Floods in Indonesia kill 29, dozen missing
Floods sparked by torrential rains have killed 29 people in Indonesia with a dozen more still missing, officials said Monday, marking the latest calamity for a disaster-prone nation.
Landslides and floods are common, especially during the monsoon season between October and April, when rains lash the vast Southeast Asian archipelago.
On Monday, Indonesia's disaster agency confirmed 29 deaths and said at least 13 more people were missing after days of pounding storms on the island of Sumatra.
Some 12,000 others have been evacuated from water-logged Bengkulu province with hundreds of buildings, bridges and roads damaged.
Hardest hit was Bengkulu Tengah district, just outside of the provincial capital, where 22 people were killed along with hundreds of livestock.
Authorities have set up temporary shelters and public kitchens for the evacuees.
Meanwhile, a landslide triggered by heavy rain in Sumatra's Lampung province on Saturday killed a family of six and disrupted transportation links to neighbouring regions.
Flooding in parts of the capital Jakarta during the week killed at least two people and forced more than 2,000 to evacuate their homes.
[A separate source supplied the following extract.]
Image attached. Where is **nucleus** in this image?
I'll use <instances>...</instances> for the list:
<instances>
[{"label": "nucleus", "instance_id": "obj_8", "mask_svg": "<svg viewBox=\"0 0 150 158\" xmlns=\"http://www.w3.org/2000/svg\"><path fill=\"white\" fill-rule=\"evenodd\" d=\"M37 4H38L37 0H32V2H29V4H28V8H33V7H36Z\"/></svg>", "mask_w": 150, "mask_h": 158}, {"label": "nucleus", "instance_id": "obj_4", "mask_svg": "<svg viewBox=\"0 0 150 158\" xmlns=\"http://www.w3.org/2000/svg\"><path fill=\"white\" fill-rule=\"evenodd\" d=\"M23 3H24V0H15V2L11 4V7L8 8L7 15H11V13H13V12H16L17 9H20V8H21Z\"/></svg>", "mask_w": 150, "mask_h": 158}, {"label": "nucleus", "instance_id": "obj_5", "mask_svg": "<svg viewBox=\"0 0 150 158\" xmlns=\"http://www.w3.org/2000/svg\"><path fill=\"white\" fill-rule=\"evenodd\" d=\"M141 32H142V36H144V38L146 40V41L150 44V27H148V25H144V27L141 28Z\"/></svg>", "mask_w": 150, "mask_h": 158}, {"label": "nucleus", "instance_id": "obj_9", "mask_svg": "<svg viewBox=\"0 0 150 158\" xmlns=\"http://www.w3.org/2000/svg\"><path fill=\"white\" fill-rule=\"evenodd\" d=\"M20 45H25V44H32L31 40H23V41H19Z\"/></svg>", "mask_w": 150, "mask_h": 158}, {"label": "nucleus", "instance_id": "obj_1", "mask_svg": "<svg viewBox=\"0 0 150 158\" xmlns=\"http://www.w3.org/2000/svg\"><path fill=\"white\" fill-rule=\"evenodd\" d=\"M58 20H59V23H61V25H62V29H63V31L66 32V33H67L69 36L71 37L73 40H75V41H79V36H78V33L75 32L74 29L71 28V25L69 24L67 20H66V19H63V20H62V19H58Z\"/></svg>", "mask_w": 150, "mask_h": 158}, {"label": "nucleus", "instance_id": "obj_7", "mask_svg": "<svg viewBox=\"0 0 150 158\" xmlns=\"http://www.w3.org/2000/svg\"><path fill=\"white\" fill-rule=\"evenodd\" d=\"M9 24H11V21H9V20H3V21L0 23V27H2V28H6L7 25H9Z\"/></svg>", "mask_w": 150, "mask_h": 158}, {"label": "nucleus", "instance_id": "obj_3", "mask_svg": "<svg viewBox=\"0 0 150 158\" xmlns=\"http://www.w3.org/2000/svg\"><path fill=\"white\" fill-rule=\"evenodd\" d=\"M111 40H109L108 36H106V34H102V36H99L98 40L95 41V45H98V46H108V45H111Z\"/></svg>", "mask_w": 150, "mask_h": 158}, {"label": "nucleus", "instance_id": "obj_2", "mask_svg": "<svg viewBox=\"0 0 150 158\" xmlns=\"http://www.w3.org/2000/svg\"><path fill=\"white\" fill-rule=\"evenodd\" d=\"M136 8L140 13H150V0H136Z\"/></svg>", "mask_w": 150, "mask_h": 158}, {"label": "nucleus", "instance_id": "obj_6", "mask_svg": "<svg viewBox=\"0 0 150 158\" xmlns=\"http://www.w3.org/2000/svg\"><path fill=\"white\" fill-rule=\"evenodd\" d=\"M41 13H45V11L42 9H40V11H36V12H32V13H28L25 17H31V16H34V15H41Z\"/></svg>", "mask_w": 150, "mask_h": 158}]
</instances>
Residents of Bogor, a satellite city of Jakarta, also had to contend with 14 pythons that were set loose from a private property due to the high waters.
Six of the snakes -- which were as long as four metres (13 feet) -- have been found, but the remaining eight remain on the loose, officials said at the weekend.
In Sumatra, authorities said that illegal coal mining was partly to blame for deadly landslides as the practice makes loose soil susceptible to slides when heavy rains hit.
"Apart from natural factors like the heavy rain,(the flooding) was also caused by human activity that destroys the environment," disaster agency head Doni Monardo told reporters in Bengkulu on Monday.
Activists have long warned deforestation from rampant mining in the province could trigger a catastrophe.
At least four major rivers in Bengkulu overflow every time it rains due to environmental damage near their banks, activists said.
"The flooding in Bengkulu was made worse by the severe damage...caused by coal mining," Ali Akbar from local environmental group Kanopi Bengkulu said in a statement.
Illegal mining was blamed for killing dozens on the island of Sulawesi in March when a makeshift mine collapsed.
Last month, some 112 people died and more than 90 remain missing after torrential rains pounded Indonesia's Papua region, triggering landslides and flash floods.